▸ WHAT TO WORK ON
Reproduce the data verbatim, from the line containing "Looking at the" through the final line of the data, both included.

Raw data:
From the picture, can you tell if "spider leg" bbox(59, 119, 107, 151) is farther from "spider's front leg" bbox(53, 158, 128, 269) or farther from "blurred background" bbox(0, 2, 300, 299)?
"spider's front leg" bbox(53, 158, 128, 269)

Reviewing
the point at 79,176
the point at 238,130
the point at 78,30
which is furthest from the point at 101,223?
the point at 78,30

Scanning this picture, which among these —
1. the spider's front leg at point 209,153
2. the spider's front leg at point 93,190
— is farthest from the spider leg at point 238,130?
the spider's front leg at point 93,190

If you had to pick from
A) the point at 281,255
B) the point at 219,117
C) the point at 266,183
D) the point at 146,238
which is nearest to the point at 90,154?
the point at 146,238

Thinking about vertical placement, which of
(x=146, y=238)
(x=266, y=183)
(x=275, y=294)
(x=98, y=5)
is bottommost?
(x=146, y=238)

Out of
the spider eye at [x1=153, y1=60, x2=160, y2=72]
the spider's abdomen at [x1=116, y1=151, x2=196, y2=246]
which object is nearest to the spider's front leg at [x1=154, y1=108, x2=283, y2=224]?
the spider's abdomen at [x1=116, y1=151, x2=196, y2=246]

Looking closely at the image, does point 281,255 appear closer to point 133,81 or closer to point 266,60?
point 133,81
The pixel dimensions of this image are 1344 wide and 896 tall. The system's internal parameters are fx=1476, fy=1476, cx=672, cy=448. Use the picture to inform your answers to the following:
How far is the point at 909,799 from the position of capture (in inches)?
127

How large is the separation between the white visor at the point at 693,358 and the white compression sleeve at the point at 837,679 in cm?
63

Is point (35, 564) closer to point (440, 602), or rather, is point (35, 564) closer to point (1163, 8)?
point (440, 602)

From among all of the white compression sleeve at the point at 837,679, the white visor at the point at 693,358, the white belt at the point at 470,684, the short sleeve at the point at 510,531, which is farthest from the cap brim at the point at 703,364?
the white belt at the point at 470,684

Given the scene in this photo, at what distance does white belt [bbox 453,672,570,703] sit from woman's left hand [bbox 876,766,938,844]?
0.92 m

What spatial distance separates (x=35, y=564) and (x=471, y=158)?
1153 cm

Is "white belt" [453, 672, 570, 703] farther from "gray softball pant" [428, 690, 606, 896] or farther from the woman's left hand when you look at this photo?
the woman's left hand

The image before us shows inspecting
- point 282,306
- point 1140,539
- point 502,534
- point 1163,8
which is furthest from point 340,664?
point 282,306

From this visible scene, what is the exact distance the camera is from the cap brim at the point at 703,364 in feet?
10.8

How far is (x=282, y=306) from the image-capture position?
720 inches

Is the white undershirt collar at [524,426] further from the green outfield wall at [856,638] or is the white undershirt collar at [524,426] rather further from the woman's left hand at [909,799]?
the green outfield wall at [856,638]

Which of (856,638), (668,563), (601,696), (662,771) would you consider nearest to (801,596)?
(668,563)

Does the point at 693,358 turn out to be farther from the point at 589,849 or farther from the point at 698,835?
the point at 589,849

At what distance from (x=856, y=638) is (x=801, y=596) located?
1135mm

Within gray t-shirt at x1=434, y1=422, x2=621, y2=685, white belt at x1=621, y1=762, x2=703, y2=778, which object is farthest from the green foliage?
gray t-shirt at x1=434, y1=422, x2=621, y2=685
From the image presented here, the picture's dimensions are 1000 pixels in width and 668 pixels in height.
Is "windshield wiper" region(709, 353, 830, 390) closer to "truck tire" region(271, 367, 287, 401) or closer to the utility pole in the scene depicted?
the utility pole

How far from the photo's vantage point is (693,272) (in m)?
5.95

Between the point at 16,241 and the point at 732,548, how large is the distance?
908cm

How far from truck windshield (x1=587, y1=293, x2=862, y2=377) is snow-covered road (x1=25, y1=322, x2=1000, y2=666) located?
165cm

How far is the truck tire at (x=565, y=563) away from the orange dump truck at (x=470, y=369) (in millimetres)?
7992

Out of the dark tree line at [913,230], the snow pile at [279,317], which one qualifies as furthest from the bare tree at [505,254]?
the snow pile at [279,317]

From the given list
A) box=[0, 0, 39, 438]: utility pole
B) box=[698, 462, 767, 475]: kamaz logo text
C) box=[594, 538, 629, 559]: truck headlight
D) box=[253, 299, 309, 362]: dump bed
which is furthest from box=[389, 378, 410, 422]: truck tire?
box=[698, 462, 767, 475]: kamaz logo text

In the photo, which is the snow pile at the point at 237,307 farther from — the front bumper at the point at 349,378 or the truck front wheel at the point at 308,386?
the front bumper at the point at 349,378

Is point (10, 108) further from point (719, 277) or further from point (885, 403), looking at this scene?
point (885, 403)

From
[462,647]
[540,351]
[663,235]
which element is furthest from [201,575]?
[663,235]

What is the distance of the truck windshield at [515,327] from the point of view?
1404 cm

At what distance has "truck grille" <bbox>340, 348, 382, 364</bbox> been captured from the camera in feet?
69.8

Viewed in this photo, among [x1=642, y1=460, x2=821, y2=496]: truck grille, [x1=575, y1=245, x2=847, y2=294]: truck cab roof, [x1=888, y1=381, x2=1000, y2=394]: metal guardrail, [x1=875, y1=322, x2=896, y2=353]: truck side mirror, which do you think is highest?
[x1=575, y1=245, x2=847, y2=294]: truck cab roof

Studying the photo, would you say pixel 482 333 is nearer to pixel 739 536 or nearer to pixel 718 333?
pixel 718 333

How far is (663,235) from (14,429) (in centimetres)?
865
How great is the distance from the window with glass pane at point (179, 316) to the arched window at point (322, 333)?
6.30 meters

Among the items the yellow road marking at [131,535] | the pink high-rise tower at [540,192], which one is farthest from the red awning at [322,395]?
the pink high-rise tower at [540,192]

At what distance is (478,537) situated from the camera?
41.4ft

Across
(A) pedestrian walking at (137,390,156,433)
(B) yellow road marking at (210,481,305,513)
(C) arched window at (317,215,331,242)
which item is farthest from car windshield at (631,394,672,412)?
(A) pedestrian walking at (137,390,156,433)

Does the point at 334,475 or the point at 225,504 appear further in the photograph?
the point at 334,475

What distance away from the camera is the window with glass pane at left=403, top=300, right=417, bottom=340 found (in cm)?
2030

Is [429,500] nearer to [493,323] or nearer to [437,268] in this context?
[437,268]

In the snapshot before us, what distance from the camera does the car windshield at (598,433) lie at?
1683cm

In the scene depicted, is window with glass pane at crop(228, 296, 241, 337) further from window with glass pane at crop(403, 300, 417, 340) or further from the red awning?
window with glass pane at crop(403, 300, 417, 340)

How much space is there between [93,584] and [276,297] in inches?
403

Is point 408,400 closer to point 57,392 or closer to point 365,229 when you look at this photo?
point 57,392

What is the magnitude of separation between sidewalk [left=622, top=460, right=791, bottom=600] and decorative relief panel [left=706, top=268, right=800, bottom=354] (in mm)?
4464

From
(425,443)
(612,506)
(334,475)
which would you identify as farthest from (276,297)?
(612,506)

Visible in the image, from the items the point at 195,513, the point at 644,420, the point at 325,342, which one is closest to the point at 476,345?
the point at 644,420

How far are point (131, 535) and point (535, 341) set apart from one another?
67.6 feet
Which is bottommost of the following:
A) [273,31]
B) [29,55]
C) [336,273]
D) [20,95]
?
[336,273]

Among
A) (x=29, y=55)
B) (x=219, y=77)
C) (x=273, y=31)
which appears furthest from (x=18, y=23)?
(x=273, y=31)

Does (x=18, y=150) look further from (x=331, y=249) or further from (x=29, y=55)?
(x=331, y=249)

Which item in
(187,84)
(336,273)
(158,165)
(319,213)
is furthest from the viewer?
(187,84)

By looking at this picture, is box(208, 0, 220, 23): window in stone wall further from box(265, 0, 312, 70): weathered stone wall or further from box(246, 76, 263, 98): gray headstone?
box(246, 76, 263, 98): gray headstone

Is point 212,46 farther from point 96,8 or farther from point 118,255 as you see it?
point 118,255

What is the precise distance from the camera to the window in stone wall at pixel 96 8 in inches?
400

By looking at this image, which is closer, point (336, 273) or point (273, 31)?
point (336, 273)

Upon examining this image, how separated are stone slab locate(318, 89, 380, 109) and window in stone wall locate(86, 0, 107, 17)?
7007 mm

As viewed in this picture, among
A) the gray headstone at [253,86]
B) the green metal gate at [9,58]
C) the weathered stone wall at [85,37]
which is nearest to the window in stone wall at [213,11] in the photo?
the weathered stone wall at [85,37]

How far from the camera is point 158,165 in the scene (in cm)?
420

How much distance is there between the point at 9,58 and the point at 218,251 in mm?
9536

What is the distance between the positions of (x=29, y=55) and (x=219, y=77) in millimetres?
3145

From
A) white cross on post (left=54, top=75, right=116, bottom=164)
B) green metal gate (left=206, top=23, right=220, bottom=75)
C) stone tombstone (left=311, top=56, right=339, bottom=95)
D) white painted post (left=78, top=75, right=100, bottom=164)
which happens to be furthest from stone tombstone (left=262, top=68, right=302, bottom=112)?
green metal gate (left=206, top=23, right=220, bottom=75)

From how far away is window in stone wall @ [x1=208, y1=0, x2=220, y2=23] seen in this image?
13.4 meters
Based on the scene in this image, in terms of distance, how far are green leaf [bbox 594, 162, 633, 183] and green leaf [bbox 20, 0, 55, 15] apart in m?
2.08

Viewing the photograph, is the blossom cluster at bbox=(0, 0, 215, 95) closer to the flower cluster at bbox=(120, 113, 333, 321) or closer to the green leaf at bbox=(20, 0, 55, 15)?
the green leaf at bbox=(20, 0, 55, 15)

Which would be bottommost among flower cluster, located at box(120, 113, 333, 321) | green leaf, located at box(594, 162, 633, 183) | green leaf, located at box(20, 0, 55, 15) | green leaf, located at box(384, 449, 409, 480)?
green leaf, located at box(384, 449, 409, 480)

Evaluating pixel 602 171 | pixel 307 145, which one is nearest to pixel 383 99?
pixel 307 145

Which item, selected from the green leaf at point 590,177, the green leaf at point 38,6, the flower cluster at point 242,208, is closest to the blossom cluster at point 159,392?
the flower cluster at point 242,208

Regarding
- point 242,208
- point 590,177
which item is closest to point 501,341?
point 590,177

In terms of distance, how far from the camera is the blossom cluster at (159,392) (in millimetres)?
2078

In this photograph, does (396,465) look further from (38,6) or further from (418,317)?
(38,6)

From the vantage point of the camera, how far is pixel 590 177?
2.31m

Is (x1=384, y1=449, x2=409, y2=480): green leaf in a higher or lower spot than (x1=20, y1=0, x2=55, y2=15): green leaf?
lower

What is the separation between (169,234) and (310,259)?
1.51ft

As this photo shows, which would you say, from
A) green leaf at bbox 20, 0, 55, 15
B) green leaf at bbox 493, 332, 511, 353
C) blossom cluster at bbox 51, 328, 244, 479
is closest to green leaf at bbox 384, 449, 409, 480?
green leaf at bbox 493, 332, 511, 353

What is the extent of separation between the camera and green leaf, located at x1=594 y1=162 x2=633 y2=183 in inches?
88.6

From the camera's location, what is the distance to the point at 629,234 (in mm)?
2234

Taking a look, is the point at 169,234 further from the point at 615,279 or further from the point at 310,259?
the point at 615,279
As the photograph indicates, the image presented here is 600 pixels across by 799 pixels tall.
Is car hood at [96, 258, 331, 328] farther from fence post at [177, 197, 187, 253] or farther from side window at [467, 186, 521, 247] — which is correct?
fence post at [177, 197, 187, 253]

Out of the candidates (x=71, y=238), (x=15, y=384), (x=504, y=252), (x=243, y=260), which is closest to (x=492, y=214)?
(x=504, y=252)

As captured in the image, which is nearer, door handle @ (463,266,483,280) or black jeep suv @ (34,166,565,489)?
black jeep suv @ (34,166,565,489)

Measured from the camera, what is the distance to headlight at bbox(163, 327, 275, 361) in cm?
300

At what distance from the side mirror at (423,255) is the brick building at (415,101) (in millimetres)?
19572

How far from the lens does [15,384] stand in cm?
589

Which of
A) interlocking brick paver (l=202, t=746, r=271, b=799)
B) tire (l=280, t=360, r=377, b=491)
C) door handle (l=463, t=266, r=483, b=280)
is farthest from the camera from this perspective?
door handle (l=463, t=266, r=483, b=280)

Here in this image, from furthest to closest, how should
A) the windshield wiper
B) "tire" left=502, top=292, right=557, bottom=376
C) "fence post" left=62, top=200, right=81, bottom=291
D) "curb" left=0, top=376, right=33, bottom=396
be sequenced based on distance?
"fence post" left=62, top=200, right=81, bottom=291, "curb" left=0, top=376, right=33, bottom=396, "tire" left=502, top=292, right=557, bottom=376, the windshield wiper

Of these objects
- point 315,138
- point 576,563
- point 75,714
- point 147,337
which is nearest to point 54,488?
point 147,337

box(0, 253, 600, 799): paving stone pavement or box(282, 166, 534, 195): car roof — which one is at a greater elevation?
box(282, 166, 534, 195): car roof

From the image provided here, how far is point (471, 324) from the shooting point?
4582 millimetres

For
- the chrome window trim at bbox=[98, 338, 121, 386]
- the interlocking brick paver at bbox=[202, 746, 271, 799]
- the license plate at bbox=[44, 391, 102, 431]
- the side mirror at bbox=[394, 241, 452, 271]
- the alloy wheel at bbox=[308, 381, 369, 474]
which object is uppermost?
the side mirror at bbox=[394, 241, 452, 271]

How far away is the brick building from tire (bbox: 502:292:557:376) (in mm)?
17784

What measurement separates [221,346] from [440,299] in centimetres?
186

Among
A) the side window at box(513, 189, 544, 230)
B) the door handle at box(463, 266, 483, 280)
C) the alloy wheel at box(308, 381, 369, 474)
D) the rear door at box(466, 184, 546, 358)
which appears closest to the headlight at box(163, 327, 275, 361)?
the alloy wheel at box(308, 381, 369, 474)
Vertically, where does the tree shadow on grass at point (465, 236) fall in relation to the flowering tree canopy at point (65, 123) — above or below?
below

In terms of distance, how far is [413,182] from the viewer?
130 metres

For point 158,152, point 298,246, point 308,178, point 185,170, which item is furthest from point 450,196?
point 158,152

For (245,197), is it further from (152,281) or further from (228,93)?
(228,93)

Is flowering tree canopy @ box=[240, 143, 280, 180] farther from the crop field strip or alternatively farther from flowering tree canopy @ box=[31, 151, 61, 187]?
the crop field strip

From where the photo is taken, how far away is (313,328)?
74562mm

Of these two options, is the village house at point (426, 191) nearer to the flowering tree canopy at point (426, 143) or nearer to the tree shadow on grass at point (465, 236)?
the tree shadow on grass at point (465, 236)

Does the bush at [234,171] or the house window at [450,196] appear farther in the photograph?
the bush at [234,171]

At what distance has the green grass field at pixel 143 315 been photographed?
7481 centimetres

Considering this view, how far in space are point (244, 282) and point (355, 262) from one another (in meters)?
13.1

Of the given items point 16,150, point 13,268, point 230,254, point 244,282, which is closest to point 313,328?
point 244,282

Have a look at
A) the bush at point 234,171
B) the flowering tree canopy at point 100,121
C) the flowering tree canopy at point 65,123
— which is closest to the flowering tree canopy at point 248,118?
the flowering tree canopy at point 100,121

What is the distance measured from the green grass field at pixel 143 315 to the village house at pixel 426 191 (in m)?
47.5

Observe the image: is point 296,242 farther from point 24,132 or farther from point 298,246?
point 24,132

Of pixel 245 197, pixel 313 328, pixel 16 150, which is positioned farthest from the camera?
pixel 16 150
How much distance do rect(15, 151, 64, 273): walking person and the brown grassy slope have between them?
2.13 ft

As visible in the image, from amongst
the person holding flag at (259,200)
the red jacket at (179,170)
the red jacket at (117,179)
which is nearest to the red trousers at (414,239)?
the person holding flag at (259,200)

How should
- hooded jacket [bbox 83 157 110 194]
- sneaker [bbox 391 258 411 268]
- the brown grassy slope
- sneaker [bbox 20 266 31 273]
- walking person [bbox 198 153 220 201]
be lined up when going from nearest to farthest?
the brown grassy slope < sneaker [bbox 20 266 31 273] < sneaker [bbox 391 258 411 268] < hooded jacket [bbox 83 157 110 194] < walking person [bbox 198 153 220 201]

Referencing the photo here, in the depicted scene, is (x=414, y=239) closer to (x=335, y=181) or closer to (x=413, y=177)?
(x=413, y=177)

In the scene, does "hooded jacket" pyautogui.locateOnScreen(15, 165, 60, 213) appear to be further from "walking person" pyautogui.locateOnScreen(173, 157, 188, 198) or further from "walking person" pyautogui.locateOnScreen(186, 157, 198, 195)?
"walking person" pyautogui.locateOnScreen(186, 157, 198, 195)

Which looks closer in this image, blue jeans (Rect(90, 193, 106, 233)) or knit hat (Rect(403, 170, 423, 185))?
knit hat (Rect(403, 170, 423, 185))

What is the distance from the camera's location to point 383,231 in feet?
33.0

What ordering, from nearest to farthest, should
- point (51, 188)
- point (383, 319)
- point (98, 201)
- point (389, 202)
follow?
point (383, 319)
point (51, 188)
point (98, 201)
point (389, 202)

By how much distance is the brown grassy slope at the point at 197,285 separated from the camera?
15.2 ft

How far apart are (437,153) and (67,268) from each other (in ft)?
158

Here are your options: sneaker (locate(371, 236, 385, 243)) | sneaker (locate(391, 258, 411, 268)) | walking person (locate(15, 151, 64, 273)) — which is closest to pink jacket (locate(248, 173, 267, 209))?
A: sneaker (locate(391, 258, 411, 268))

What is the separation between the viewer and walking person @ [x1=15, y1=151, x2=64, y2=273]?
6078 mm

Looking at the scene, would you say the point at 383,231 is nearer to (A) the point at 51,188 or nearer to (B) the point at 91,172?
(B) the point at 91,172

▸ RESPONSE BELOW
Looking at the scene, would you say the point at 383,231 is nearer to (A) the point at 51,188 or nearer to (B) the point at 91,172?
(B) the point at 91,172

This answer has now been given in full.